**Document segment:**
****************************************
Key Words: Imaging methods; Gastrointestinal diseases; Gastrointestinal tract; Radiology; Tumors of the gastrointestinal tract

Core Tip: Accurately diagnosing gastrointestinal (GI) diseases mainly relies on imaging the GI tract. With the latest techniques, one can explore the detailed morphology, biomechanical properties, function, and pathology of the GI tract. Technological advancements are happening rapidly, and there is enormous innovation potential. The main developing trends include faster image acquisition, higher resolution, increased computer power, and improved software for post-processing. Additionally, there is a trend towards developing and refining "new sub-modalities" based on traditional methods and fusing different modalities into new multimodal concepts. Overall, the future of GI imaging looks promising and will significantly benefit clinical and research studies of GI diseases.



INTRODUCTION

The imaging of gastrointestinal (GI) diseases is constantly evolving due to the emergence of new technological methods of investigation. However, traditional radiography remains the gold standard in diagnostic imaging. Still, it provides the initial assessment of various critical life-threatening conditions such as bowel perforation, obstruction, volvulus, and inflammatory bowel disease. When a detailed evaluation of the lumen of the GI tract (GIT) is required, fluoroscopic barium or water-soluble single and double-contrast studies have been the studies of choice. However, the latest endoscopic research has also appeared recently, such as wireless capsule endoscopy, which enables direct visualization and intervention in the GIT. Non-invasive imaging methods, including ultrasound, computed tomography (CT), positron emission tomography (PET), and magnetic resonance imaging (MRI), are increasingly being used in the diagnosis of GIT diseases, including in daily diagnostic practice[1,2].

From an evolutionary point of view, we must note that the most frequently used method in gastroenterology departments is videoendoscopic equipment. However, its application is not limited only to diagnosis. It is also used for therapeutic manipulations of the upper and lower parts of the digestive system - the esophagus, stomach, duodenum (video esophagogastroduodenoscopy), and colon (video colonoscopy)[2].
****************************************
**Exercises to complete:**
1: In the text on gastrointestinal imaging, rewrite the paragraph beginning "The imaging of gastrointestinal (GI) diseases is constantly evolving" as a short bulleted list that keeps its main facts.
2: According to the text on gastrointestinal imaging, which method is used most frequently in gastroenterology departments?
3: Extend the text on gastrointestinal imaging, picking up directly after its final sentence.

**Provided material:**
****************************************
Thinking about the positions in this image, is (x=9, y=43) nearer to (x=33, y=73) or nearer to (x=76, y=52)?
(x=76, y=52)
****************************************
**Answers provided:**
1:
- GI imaging keeps evolving as new investigative technologies emerge.
- Traditional radiography remains the gold standard. It provides the initial assessment of life-threatening conditions such as bowel perforation, obstruction, volvulus, and inflammatory bowel disease.
- Fluoroscopic barium or water-soluble single- and double-contrast studies have been the studies of choice for detailed evaluation of the GI tract lumen.
- Newer endoscopic methods, such as wireless capsule endoscopy, allow direct visualization of and intervention in the GI tract.
- Non-invasive methods (ultrasound, CT, PET, MRI) are increasingly used to diagnose GI tract diseases, including in daily practice.

2: Videoendoscopic equipment.

3:
This minireview aims to summarize the advances in clinically available diagnostic methods for evaluating different diseases of the GIT, describe the advantages and disadvantages of each technological approach, and give relevant evidence, based on our experience, that may improve the diagnosis of GI diseases. We also summarize the advances in clinically available diagnostic methods for evaluating different diseases of the GIT and demonstrate our experience in the area, raising that almost all imaging techniques used in imaging GI diseases can be associated with many challenges that necessitate careful consideration and profound expertise in this field.

GI endoscopy

This procedure is performed to monitor and examine the upper (including the esophagus, stomach, and first part of the small intestine (duodenum)) and lower GIT, using a long, flexible tube called an endoscope[3]. The endoscope has a small light and video camera at one end, and video images from the tube are viewed on a monitor.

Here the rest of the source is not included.